EXERCISE DESCRIPTION: Your task is to print all of the data word for word.

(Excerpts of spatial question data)
>> BEGIN
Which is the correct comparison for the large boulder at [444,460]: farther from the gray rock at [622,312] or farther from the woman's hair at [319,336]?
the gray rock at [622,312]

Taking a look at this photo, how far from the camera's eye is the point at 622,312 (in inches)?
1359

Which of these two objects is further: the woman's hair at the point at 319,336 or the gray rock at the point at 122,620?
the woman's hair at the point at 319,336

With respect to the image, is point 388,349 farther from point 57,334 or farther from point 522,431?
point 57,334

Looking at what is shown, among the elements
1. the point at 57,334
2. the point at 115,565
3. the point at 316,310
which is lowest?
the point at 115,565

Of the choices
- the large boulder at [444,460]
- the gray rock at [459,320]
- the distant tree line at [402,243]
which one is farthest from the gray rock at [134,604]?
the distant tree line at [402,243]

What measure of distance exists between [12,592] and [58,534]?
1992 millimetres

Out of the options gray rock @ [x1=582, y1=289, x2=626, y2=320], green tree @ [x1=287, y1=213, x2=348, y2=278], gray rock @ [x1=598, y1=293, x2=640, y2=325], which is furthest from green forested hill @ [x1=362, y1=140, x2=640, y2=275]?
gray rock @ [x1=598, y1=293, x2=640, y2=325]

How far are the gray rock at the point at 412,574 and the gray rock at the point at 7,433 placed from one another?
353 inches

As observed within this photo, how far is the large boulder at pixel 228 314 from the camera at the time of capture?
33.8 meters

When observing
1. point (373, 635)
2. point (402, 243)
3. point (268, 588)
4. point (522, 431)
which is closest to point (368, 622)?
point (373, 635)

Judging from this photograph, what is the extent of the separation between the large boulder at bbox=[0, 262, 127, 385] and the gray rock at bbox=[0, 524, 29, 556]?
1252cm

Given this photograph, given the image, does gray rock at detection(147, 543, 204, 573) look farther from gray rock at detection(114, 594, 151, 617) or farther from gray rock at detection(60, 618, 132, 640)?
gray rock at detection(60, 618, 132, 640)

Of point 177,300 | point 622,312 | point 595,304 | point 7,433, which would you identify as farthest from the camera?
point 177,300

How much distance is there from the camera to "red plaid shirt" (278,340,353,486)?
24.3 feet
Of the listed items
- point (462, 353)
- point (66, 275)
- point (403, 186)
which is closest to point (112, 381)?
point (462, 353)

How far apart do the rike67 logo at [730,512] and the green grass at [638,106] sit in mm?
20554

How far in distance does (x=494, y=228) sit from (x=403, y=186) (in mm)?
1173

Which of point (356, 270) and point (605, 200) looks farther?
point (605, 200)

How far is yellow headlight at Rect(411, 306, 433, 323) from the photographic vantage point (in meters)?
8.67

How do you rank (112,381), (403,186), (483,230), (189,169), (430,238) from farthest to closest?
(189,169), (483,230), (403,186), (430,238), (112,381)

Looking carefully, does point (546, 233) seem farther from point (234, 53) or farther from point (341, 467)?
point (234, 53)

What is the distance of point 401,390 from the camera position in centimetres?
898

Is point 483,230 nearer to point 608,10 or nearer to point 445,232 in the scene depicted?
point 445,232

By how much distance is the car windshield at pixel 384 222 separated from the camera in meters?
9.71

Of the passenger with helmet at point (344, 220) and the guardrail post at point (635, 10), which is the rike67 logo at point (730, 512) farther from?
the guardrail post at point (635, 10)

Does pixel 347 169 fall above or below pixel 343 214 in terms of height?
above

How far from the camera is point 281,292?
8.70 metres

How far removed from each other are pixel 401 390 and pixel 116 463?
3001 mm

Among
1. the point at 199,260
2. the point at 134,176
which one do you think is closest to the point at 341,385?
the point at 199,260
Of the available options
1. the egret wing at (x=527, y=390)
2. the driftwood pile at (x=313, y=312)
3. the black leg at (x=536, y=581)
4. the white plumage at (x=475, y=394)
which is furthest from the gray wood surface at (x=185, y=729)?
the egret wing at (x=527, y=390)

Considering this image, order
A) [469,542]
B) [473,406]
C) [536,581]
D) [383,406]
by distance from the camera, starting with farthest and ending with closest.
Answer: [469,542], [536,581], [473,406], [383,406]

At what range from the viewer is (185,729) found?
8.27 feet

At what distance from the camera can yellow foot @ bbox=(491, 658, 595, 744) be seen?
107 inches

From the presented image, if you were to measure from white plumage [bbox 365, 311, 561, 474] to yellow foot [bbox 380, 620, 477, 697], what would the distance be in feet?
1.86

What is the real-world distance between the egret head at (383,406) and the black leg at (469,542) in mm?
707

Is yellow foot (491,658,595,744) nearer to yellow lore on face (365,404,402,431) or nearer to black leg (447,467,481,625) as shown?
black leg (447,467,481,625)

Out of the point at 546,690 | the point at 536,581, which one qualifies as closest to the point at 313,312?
>> END
RESULT OF THE TASK:
Which is the correct comparison for the large boulder at [444,460]: farther from the gray rock at [622,312] or farther from the woman's hair at [319,336]?
the gray rock at [622,312]

Taking a look at this photo, how far from the camera's eye is the point at 622,312 (in inches)?
1359

Which of these two objects is further: the woman's hair at the point at 319,336 or the gray rock at the point at 122,620?
the woman's hair at the point at 319,336

With respect to the image, is point 388,349 farther from point 57,334 or farther from point 522,431?
point 57,334

Looking at what is shown, among the elements
1. the point at 57,334
2. the point at 115,565
3. the point at 316,310
which is lowest?
the point at 115,565

Of the choices
- the large boulder at [444,460]
- the gray rock at [459,320]
- the distant tree line at [402,243]
which one is farthest from the gray rock at [134,604]?
the distant tree line at [402,243]

What measure of distance exists between [12,592] and [58,534]?
1992 millimetres

Out of the options gray rock @ [x1=582, y1=289, x2=626, y2=320], green tree @ [x1=287, y1=213, x2=348, y2=278], gray rock @ [x1=598, y1=293, x2=640, y2=325], which is furthest from green forested hill @ [x1=362, y1=140, x2=640, y2=275]?
gray rock @ [x1=598, y1=293, x2=640, y2=325]

How far are the gray rock at the point at 412,574 and the gray rock at the point at 7,433 placed from one another?
353 inches

As observed within this photo, how far is the large boulder at pixel 228 314 from the camera at the time of capture?
33.8 meters

When observing
1. point (373, 635)
2. point (402, 243)
3. point (268, 588)
4. point (522, 431)
which is closest to point (368, 622)?
point (373, 635)

Judging from this photograph, what is the extent of the separation between the large boulder at bbox=[0, 262, 127, 385] and the gray rock at bbox=[0, 524, 29, 556]?
1252cm

Given this photograph, given the image, does gray rock at detection(147, 543, 204, 573) look farther from gray rock at detection(114, 594, 151, 617) or farther from gray rock at detection(60, 618, 132, 640)?
gray rock at detection(60, 618, 132, 640)

Of point 177,300 | point 622,312 | point 595,304 | point 7,433, which would you identify as farthest from the camera?
point 177,300

How much distance is there from the camera to "red plaid shirt" (278,340,353,486)?
24.3 feet
Of the listed items
- point (462, 353)
- point (66, 275)
- point (403, 186)
which is closest to point (112, 381)?
point (462, 353)

How far apart do the rike67 logo at [730,512] and the green grass at [638,106] sit in mm?
20554

How far in distance does (x=494, y=228) sit from (x=403, y=186) (in mm)?
1173

Which of point (356, 270) and point (605, 200) looks farther?
point (605, 200)

How far is yellow headlight at Rect(411, 306, 433, 323) from the photographic vantage point (in meters)?
8.67

How do you rank (112,381), (403,186), (483,230), (189,169), (430,238) from farthest to closest?
(189,169), (483,230), (403,186), (430,238), (112,381)

Looking carefully, does point (546, 233) seem farther from point (234, 53) or farther from point (341, 467)?
point (234, 53)

What is the distance of point 401,390 from the camera position in centimetres?
898

Is point 483,230 nearer to point 608,10 or nearer to point 445,232 in the scene depicted?
point 445,232

By how much distance is the car windshield at pixel 384 222 separated from the camera in meters?
9.71

Of the passenger with helmet at point (344, 220) and the guardrail post at point (635, 10), which is the rike67 logo at point (730, 512) farther from?
the guardrail post at point (635, 10)

Does pixel 347 169 fall above or below pixel 343 214 in terms of height?
above

How far from the camera is point 281,292?
8.70 metres

How far removed from each other are pixel 401 390 and pixel 116 463?
3001 mm

Among
1. the point at 199,260
2. the point at 134,176
which one do you think is closest to the point at 341,385?
the point at 199,260
Of the available options
1. the egret wing at (x=527, y=390)
2. the driftwood pile at (x=313, y=312)
3. the black leg at (x=536, y=581)
4. the white plumage at (x=475, y=394)
which is furthest from the gray wood surface at (x=185, y=729)?
the egret wing at (x=527, y=390)

Considering this image, order
A) [469,542]
B) [473,406]
C) [536,581]
D) [383,406]
by distance from the camera, starting with farthest and ending with closest.
Answer: [469,542], [536,581], [473,406], [383,406]

At what range from the viewer is (185,729) found?
8.27 feet

At what distance from the camera can yellow foot @ bbox=(491, 658, 595, 744) be seen?
107 inches

From the presented image, if you were to measure from white plumage [bbox 365, 311, 561, 474] to yellow foot [bbox 380, 620, 477, 697], what would the distance be in feet?
1.86

What is the real-world distance between the egret head at (383,406) and the black leg at (469,542) in mm?
707

Is yellow foot (491,658,595,744) nearer to yellow lore on face (365,404,402,431) or nearer to black leg (447,467,481,625) as shown?
black leg (447,467,481,625)

Out of the point at 546,690 | the point at 536,581, which one qualifies as closest to the point at 313,312?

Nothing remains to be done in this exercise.